In this I found a pattern, or rather as it were a ribbon on a string, to hold together certain slight remembrances and wandering thoughts in his honor: smallness and goodness as characteristics of one invaluable kind of poetry, not altogether favorable to the career of the small, good poet.
He was precocious. Not long ago, here in this Academy room, I heard him say that he had had a play performed in Dublin in 1901. Thinking out loud, remembering out loud, I remarked, "Evil Nietzsche died in his madhouse that same year, didn't he? And I the while was in my mother's womb." "Were you now?" exclaimed Padraic, amused. "Well, it wasn't my first play, you know."
Unless you have seen an early portrait of him—that painted by Yeats's father in the year of his first and perhaps loveliest volume of verse, 1907, is unforgettable—you may not have stopped to think how beautiful he was in his twenties.

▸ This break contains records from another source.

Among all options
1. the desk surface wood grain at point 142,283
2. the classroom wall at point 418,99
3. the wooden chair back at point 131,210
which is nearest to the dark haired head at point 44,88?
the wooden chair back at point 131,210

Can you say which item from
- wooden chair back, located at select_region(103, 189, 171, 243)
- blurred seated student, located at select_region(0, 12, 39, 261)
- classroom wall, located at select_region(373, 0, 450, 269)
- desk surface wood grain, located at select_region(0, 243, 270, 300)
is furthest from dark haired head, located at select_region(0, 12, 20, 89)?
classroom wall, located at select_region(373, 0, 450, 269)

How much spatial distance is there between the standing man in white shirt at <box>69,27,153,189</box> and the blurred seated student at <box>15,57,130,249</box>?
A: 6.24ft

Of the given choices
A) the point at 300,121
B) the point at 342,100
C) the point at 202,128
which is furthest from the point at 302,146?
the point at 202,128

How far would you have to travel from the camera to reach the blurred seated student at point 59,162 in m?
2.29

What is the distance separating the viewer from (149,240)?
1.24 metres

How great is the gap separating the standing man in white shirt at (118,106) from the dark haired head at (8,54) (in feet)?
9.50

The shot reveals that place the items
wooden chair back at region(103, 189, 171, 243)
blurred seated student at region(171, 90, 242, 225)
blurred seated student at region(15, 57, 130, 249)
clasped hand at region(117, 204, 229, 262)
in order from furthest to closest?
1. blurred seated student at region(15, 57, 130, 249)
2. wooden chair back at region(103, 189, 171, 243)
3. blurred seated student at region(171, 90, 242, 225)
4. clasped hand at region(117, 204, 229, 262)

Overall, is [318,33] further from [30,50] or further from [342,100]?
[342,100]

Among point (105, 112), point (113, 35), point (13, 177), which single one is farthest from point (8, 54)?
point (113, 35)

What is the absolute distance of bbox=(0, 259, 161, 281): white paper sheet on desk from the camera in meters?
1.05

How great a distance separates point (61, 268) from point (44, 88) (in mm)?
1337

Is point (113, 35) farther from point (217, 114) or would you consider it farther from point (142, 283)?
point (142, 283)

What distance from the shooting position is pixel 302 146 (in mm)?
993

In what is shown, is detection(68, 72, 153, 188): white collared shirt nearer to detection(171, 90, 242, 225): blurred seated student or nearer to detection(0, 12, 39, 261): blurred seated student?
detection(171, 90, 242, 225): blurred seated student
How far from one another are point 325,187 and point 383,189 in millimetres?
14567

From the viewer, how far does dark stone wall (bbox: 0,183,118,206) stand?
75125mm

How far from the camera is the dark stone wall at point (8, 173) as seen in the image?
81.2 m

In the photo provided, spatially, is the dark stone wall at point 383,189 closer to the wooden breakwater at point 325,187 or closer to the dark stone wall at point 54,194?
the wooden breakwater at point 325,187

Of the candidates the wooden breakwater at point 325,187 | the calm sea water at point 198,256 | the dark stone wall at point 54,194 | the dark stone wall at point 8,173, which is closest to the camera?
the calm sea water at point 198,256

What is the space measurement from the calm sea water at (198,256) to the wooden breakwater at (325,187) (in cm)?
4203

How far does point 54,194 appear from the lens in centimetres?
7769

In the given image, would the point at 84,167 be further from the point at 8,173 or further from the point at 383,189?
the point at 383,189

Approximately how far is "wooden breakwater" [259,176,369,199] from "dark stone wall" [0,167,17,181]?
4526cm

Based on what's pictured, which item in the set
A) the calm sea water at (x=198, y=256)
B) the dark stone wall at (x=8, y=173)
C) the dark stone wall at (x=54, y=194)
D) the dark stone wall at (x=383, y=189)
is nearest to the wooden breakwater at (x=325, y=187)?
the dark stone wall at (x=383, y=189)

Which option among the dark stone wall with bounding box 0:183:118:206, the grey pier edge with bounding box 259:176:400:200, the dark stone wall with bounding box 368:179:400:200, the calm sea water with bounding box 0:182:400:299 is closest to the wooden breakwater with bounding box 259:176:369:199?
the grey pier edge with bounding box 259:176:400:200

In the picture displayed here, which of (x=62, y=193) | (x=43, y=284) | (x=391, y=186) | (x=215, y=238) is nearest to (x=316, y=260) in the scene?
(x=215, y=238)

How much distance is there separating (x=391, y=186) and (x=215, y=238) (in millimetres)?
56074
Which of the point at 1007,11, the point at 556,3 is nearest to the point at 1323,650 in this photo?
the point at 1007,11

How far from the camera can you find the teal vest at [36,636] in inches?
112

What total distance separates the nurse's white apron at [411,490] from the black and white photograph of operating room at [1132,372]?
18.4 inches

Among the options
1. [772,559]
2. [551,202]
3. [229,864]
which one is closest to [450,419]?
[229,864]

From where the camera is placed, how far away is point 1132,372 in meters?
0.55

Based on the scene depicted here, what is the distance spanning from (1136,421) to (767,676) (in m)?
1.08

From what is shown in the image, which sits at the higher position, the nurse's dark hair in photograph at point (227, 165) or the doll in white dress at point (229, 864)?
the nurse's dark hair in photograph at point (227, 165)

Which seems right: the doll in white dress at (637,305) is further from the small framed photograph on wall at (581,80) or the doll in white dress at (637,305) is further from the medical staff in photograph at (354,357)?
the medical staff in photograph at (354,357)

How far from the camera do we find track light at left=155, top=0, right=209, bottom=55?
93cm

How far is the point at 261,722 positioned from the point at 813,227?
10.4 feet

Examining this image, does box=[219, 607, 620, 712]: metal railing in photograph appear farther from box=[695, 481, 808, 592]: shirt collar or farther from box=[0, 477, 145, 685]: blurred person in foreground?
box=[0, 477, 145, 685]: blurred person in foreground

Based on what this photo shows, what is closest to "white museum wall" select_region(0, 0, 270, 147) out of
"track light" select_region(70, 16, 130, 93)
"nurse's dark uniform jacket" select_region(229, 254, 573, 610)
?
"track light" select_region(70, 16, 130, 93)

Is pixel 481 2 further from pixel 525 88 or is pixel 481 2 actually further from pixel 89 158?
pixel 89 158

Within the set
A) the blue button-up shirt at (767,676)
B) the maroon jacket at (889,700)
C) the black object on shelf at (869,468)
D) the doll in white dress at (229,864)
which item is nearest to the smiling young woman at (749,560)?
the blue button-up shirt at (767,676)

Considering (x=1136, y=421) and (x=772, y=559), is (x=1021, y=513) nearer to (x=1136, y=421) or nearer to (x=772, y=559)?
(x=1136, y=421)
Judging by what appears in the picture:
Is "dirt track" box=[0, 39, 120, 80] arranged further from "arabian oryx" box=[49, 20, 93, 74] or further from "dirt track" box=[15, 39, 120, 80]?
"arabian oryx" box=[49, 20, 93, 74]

In later life his attitude toward the aging process—and there is a meaning for this in Roman Catholic tradition—was not to care about it one way or the other, to be durable rather than to seem young, priding himself more and more preponderantly on the inner self, mind over matter. Matter enough in 1907: a slender figure leaning forward in his chair over clasped hands, tapering fingers interlocked. He had a crescent moustache like Mark Spitz's; dark almond-shaped eyes with a sidelong glance; a lock of hair mingling with the shadow over the left eye.

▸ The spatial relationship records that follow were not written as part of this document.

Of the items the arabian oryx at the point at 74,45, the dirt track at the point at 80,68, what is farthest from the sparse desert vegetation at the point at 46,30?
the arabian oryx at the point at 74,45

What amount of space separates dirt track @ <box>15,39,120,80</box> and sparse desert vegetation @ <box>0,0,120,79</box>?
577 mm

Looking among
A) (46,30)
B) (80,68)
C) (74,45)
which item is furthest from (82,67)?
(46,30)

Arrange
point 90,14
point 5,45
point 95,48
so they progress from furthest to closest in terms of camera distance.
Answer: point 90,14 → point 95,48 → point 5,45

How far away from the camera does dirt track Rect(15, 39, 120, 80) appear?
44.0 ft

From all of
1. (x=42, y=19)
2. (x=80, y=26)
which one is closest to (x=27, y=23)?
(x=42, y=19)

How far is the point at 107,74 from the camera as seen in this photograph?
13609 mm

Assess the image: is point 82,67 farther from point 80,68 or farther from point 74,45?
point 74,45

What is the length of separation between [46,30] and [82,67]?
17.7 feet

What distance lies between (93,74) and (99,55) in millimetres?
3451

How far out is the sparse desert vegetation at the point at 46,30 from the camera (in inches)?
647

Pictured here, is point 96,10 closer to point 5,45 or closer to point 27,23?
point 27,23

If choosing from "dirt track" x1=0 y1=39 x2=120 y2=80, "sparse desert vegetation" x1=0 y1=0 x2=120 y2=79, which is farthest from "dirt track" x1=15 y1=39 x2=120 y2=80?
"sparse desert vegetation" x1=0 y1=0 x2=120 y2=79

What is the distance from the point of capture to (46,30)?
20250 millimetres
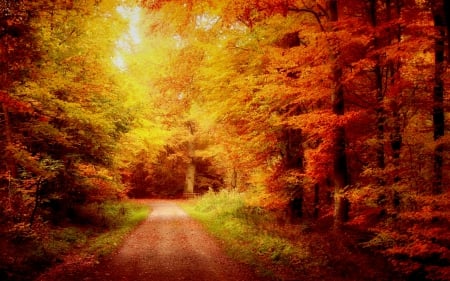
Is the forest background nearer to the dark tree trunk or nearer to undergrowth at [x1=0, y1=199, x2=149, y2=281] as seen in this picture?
the dark tree trunk

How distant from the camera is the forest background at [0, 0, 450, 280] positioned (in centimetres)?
958

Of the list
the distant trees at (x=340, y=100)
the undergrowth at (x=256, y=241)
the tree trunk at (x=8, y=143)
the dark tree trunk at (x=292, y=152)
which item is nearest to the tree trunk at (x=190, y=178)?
the undergrowth at (x=256, y=241)

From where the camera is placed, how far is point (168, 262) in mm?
11312

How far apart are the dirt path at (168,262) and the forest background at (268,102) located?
2.71 meters

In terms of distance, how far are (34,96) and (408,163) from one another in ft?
37.5

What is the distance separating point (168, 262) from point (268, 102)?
274 inches

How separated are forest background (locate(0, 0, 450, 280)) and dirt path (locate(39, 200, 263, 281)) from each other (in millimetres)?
2706

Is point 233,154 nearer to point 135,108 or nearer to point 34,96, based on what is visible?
point 135,108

There were giant competitors in and around Dublin at that time: Yeats, Synge, Lady Gregory, George Moore, Joyce; but he appears not to have minded or even to have noticed. He was more versatile than any of them. Versatility is not always a strength. Surely, when he married and came to this country before World War I, it was his salvation. Dining with James Joyce and his wife, one night in the early thirties, he happened to mention having published two or three books recently, and plenty of magazine articles also; and there was a play in prospect. Imperious, sometimes nagging Nora Joyce wondered why Jim couldn't publish more. "The most famous writer in Europe," and so little to show for it!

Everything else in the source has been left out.